EXERCISE TEXT:
######
CSL’s Girish Chowdhary has spent years developing robotic technology to improve on traditional farming practices. He is now leading an effort to improve farming practices even more by making it autonomous through artificial intelligence.In mid-August it was announced that the University of Illinois Urbana-Champaign was going to be the home to two new artificial intelligence institutes, one of which will focus on farming. Helping the new institute achieve its goals will be the Illinois Autonomous Farm (IAF) led by Chowdhary.
“IAF is a product of collaboration between the Ag and Bioengineering department and the Illinois Center for Digital Agriculture,” said Chowdhary, associate professor and Donald Biggar Willet Faculty Fellow of agricultural and biological engineering (ABE) and computer science (CS). “The idea is that AI researchers can evaluate their methods and build up the infrastructure, and agriculture researchers can benefit as well. This project is a joint activity between groups from all over campus.”
######
INFORMATION GIVEN:
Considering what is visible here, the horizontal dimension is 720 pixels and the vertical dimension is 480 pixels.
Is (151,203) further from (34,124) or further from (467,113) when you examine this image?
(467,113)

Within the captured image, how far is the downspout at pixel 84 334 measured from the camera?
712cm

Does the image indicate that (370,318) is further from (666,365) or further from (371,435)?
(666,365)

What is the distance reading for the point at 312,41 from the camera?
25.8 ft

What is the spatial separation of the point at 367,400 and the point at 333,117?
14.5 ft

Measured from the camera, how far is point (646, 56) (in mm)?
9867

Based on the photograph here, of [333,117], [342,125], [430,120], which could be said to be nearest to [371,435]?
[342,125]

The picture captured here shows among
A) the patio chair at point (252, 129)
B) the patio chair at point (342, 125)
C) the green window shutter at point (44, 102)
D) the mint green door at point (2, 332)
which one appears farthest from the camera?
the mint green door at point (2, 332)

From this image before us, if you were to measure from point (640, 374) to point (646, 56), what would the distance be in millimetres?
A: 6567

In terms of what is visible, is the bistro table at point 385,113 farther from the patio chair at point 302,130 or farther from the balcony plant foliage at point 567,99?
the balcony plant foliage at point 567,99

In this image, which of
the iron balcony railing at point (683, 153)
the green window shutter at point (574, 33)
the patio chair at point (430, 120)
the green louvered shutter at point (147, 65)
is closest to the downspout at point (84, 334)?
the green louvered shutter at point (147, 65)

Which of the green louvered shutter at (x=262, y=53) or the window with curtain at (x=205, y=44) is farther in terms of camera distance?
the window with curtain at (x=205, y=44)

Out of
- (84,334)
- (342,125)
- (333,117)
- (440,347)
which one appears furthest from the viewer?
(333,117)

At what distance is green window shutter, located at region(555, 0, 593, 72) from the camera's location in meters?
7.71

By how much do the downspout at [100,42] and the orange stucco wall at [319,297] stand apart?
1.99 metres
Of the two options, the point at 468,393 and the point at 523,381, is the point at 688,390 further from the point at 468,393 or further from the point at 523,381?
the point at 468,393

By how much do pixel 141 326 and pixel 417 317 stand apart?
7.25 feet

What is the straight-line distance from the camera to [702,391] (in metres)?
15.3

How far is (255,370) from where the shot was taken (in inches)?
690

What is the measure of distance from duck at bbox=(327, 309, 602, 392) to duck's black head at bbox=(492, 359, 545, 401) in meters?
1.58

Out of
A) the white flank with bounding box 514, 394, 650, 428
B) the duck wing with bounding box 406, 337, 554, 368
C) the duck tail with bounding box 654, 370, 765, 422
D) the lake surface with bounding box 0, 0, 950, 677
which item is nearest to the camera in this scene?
######
SET OF TASKS:
1) In the article about the Illinois Autonomous Farm, which two groups collaborated to produce the IAF?
2) Write the next part of the article about the Illinois Autonomous Farm, starting after its final sentence.

TASK RESPONSES:
1) The Ag and Bioengineering department and the Illinois Center for Digital Agriculture.

2)
Some of the groups Chowdhary referenced include multiple units within the Grainger College of Engineering, the Center for Digital Agriculture, the AI Institute for Future Agricultural Resilience Management and Sustainability (AIFARMS) led by CSL’s Vikram Adve, and the College of ACES. The funding for IAF comes from an additional university entity, the Discovery Partners Institute. The collaboration and investment from across campus shows how important these efforts are to the future of agriculture, an industry that contributes more than $19 billion to the state of Illinois’ economy annually.
“Agriculture relies a lot on intensive management of areas of land. We used to do all of that manually, but in the last 30-40 years we’ve been trying to use chemicals,” said Chowdhary, who holds appointments in electrical and computer engineering (ECE) and aerospace engineering. “While chemicals are simple to use, especially at a large scale, we’re now seeing bad effects from overuse. The idea behind our work is that if we can create robots that do some of the manual work, like mechanical weeding, that will help us create more alternatives to chemicals.”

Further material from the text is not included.